The Firing Line + Satellite
Cheryl Lucas + Moniek Schrijer
23 Oct – 15 Nov 2018
Baches, bunkers and boltholes form the basis of these new works by Cheryl Lucas.
Cheryl Lucas was born and grew up in Central Otago. She has a Diploma in Fine and Applied Art (Distinction Graphics) from Otago School of Art, Dunedin (1975) and a Post Graduate Diploma in Advanced Printmaking (Lithography) from Wimbledon College of Art, London (1979). Cheryl taught ceramics and drawing at Ara Institute for 18 years and since 2005 has been a full time ceramicist working from her home based studio in Lyttelton.
Cheryl has been exhibiting regularly since the 1990s. Recent awards include Portage Ceramics Merit Award (2017) for her work ‘Milkstock’, and Sculpture on the Peninsula (2011) Premier Award for her “Harder Larder” installation. In 2013 Cheryl attended a residency in Sturt, Mittagong, Australia and in 2007 the FuLe International Ceramic Art Centre, Fuping, Shaanxi, China.
Since the Christchurch Earthquakes Cheryl has made many replica architectural ceramics to replace those lost on many significant buildings in the city. Cheryl’s work is held in the collections of the Christchurch Art Gallery, Canterbury Museum, Museu del Cantir d’Argentona, Spain, Ceramic Art Museum of Australasia, FuLe International Contemporary Ceramic Art Museums, Fu Ping, Shaaznxi, China, Lincoln University and Ara. Recent solo exhibitions at The National include The Firing Line (2018) and B Side (2015) and MUD (2014).
In 2017 Cheryl was made a member of the International Ceramic Association, IAC and in 2019 she was awarded the Creative New Zealand Craft/Object Fellowship.
“Our skies are full of relics. Half a million pieces of man-made and natural orbital debris circle our planet at this very moment, clogging the Earth’s orbit with technological and geological history. This space junk is the past, present and future of human surveillance, entertainment and communication. Revolving beside these satellites are fragments of asteroids and meteors that contain within their cores the beginnings of our universe.
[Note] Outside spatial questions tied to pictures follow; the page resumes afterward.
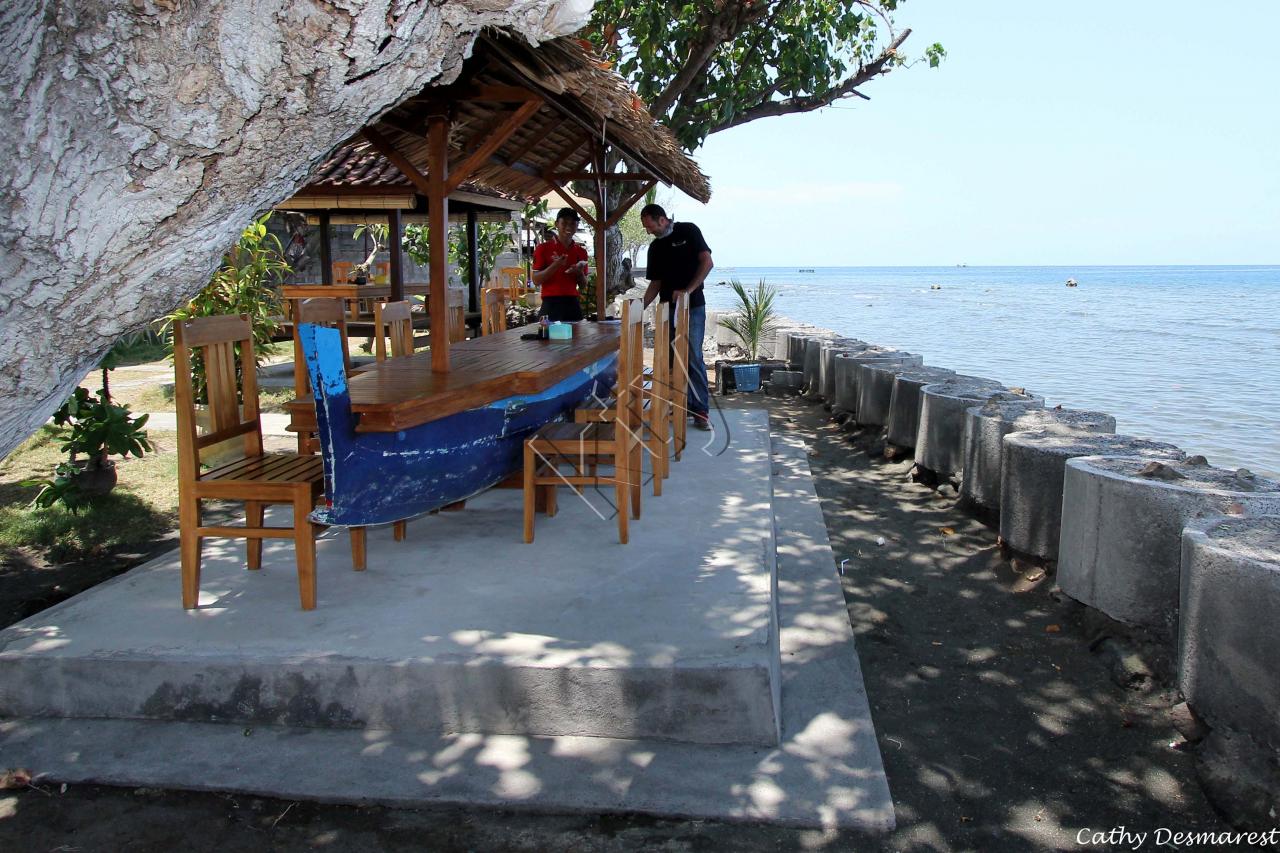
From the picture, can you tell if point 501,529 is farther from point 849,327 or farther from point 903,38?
point 849,327

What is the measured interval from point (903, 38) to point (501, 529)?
10.1 metres

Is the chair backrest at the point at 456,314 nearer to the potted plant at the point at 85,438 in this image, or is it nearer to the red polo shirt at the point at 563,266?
the red polo shirt at the point at 563,266

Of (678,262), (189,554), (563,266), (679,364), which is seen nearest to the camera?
(189,554)

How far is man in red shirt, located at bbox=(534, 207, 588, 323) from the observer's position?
28.2 feet

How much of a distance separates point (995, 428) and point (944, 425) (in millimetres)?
1032

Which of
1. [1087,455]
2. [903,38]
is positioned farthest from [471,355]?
[903,38]

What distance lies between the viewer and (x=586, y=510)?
5.38 m

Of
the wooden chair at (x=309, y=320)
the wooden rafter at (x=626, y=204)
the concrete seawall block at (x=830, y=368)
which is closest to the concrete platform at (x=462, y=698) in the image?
the wooden chair at (x=309, y=320)

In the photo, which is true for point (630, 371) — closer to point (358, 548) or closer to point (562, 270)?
point (358, 548)

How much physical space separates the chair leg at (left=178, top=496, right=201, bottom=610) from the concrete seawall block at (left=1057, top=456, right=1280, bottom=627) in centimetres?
364

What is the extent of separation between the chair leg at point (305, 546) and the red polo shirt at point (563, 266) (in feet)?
16.9

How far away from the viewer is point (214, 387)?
4098mm

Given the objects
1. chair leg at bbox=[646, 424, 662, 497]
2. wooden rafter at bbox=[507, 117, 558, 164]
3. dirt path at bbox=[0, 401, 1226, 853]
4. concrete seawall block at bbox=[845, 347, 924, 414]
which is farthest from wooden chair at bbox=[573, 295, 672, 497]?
concrete seawall block at bbox=[845, 347, 924, 414]

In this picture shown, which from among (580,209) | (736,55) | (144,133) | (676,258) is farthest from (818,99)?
(144,133)
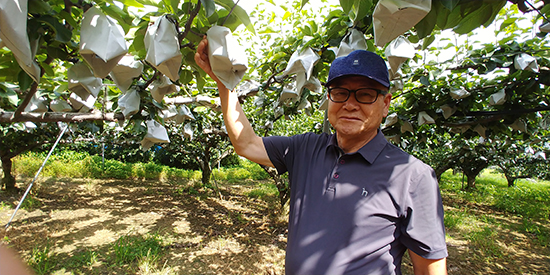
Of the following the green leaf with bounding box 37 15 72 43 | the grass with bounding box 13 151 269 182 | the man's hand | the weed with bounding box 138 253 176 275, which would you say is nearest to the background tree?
the green leaf with bounding box 37 15 72 43

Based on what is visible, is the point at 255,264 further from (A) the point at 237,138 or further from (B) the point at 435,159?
(B) the point at 435,159

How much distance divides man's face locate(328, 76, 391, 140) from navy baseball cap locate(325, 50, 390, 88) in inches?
1.6

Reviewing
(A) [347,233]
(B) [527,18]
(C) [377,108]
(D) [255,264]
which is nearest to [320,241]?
(A) [347,233]

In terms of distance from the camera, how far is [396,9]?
28.2 inches

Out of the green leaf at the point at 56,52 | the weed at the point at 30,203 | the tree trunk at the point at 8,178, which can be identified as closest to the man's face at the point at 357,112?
the green leaf at the point at 56,52

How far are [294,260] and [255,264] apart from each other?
3027 mm

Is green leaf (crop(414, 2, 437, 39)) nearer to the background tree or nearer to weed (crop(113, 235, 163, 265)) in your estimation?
the background tree

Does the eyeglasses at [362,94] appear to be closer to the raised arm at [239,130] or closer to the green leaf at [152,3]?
the raised arm at [239,130]

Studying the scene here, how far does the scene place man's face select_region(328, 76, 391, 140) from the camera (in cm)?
107

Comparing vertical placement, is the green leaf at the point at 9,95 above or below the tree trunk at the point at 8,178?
above

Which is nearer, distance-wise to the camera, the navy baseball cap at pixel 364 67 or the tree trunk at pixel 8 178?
the navy baseball cap at pixel 364 67

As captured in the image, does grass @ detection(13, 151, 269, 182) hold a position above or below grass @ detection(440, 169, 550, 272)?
below

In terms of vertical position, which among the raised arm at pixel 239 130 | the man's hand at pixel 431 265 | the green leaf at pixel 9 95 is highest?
the raised arm at pixel 239 130

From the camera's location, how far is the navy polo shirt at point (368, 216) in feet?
3.01
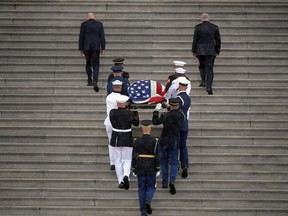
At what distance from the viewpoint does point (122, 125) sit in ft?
50.0

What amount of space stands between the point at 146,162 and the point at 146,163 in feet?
0.06

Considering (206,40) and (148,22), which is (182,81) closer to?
(206,40)

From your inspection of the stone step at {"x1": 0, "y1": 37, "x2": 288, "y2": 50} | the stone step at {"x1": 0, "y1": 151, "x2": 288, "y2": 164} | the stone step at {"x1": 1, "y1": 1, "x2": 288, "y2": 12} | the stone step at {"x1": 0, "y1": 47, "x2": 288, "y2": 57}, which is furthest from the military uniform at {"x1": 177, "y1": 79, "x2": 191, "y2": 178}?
the stone step at {"x1": 1, "y1": 1, "x2": 288, "y2": 12}

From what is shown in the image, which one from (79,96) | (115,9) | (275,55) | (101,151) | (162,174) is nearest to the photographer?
(162,174)

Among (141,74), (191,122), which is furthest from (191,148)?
(141,74)

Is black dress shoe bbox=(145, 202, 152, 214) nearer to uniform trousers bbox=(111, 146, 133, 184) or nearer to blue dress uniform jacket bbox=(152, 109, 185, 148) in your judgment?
uniform trousers bbox=(111, 146, 133, 184)

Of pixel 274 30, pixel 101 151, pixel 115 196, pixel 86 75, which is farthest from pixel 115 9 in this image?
pixel 115 196

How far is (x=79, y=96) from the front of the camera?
18.0 meters

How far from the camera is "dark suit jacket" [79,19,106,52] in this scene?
18078 millimetres

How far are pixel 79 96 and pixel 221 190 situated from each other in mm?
4288

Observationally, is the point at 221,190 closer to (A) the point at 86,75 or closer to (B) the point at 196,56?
(B) the point at 196,56

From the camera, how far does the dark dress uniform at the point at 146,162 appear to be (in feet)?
47.4

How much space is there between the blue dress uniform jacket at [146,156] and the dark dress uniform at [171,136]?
573mm

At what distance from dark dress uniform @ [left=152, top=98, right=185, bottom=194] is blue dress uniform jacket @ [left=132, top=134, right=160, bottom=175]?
1.88 ft
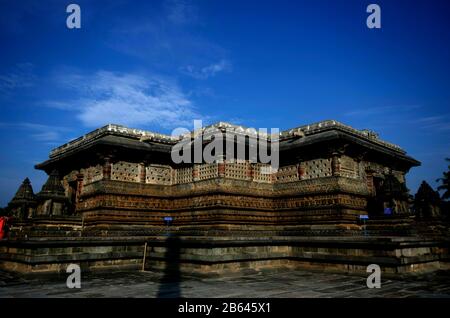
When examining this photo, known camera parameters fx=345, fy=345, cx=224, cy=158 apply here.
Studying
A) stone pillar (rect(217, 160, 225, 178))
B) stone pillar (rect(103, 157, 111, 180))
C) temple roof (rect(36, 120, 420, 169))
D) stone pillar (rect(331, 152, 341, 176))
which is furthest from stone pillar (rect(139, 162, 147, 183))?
stone pillar (rect(331, 152, 341, 176))

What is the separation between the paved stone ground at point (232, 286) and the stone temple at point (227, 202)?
131 cm

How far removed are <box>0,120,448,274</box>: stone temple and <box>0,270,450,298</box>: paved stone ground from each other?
1.31 metres

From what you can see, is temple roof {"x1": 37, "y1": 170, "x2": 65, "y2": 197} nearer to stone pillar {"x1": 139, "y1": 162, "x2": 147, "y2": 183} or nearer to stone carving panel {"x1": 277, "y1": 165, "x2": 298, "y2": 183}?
stone pillar {"x1": 139, "y1": 162, "x2": 147, "y2": 183}

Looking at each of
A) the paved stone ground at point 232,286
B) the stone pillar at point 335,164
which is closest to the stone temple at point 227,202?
the stone pillar at point 335,164

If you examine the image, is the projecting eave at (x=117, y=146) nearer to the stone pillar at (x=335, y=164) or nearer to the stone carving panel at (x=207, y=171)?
the stone carving panel at (x=207, y=171)

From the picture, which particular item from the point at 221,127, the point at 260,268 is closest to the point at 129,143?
the point at 221,127

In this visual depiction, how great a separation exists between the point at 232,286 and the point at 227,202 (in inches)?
287

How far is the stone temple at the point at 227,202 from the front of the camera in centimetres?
1156

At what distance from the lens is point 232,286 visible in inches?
325

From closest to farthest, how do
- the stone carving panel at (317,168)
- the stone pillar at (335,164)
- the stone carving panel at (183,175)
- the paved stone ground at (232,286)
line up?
the paved stone ground at (232,286) → the stone pillar at (335,164) → the stone carving panel at (317,168) → the stone carving panel at (183,175)

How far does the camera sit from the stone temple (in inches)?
455
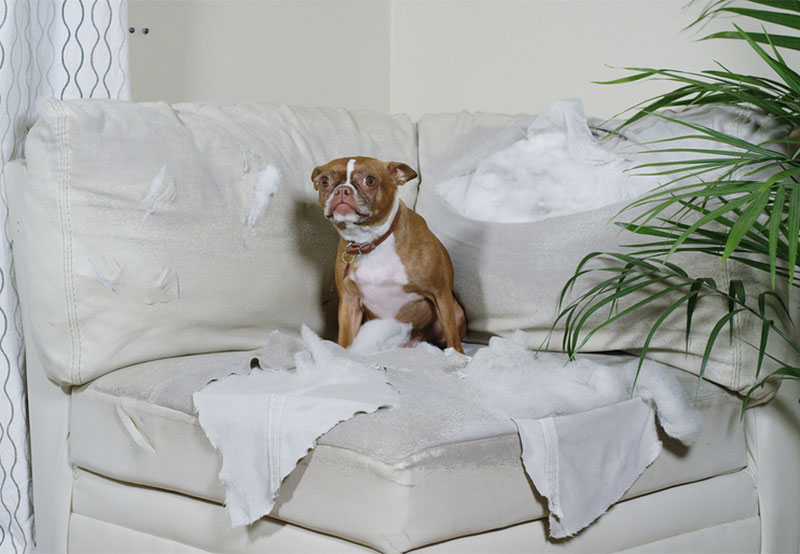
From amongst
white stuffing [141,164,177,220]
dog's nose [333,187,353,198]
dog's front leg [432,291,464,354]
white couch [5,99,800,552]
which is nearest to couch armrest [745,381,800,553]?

Moniek Schrijer’s Space Junk reveals the contexts in which preciousness and usefulness unite and diverge. The rock and metal that surround our planet may have lost their initial use, but they reveal our cultural and physical histories.
Approximately 180 brooches come together to create this installation. 180 is a mathematical straight line, or in this case a horizon. Horizons have been the literal and philosophical driving force behind exploration. What is on the other side? This thirst to discover is what saw humanity cross oceans and take to the sky. But it has been 46 years since the last human walked on the moon. Alongside the circling space junk humans have remained bound to the Earth’s orbit since the end of the Apollo programme that took us to the Moon. Man-made objects have left our solar system in the interim, technology becoming our proxies in discovering the secrets of the universe”.